BYD, a Chinese automaker in which Warren Buffett’s Berkshire Hathaway has a small share, has surpassed Elon Musk’s Tesla Inc. (NASDAQ:TSLA) to grab the top spot in the world for sales of electric vehicles (EVs). Between January and June, Shenzhen-based BYD sold 641,000 vehicles, a 300 percent increase over the same time the previous year, while Texas-based EV manufacturer Tesla sold 564,000 vehicles.
Musk, the wealthiest man in the world, attributed its loss of the top rank to a challenging second quarter that saw supply chain and revenue interruptions due to travel restrictions and lockdowns in China. Through economies of scale and other cost advantages, BYD, in which Buffett’s Berkshire has a 7.7% interest, has assisted in alerting many investors to China’s impending domination in the renewable energy sector.
In 2021, China, the largest auto market in the world, shipped over 500,000 EVs, an increase of more than twofold from the previous year.
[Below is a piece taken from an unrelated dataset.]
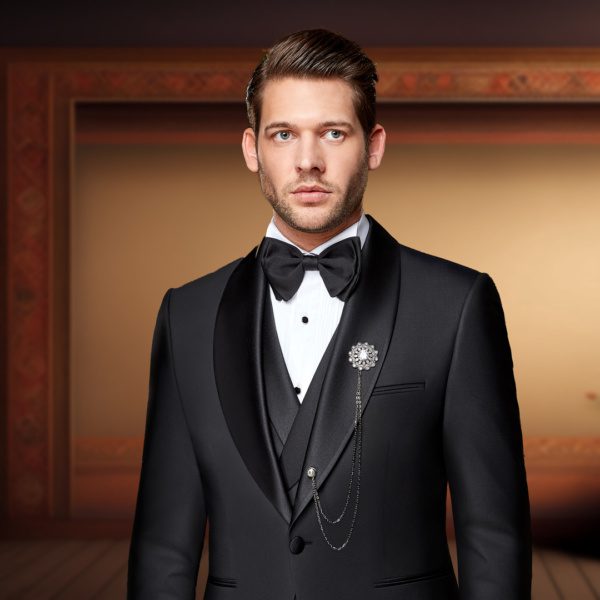 Men's Suit Trend Solid Black Tuxedo - Image 2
According to Tu Le, general director of consultancy firm Sino Auto Insights, BYD has been “hitting on all cylinders,” with products spanning several important EV market categories. In April, BYD surpassed South Korea’s LG as the world’s second-largest EV battery maker.
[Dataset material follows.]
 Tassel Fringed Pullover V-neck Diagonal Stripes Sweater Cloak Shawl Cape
Buffett, who for years held new generational stocks in high regard, has now made a number of investments via his holding firm Berkshire. To name a few, he has dabbled in the EV industry, and digital banking, and even purchased Apple Inc. (NASDAQ:AAPL) shares in 2016.
Only the Vauxhall Corsa, which has been the most popular vehicle of the year so far, sold more electric cars last month than the Tesla Model Y, which had 4,194 sales. “The semiconductor scarcity is constraining the new vehicle industry considerably more than the lockdown from last year,” said Mike Hawes, chief executive of the SMMT.
“Electric vehicle demand remains the one bright light, with more electric vehicles on the road than ever before, but although this rise is good, it is not yet sufficient to overcome lower total volumes.”
For automakers and dealers, low sales and a bleak financial outlook are likely to spell doom, according to Jamie Hamilton, automotive partner and head of electric cars at Deloitte. “Economic headwinds are building as real wages are declining, consumer confidence is at an all-time low, and gas prices are at record highs. There will thus be some trepidation in the market in 2023,” he added. With an almost 50% drop to only 8,003 sales, diesel automobiles saw the biggest sales dip in June.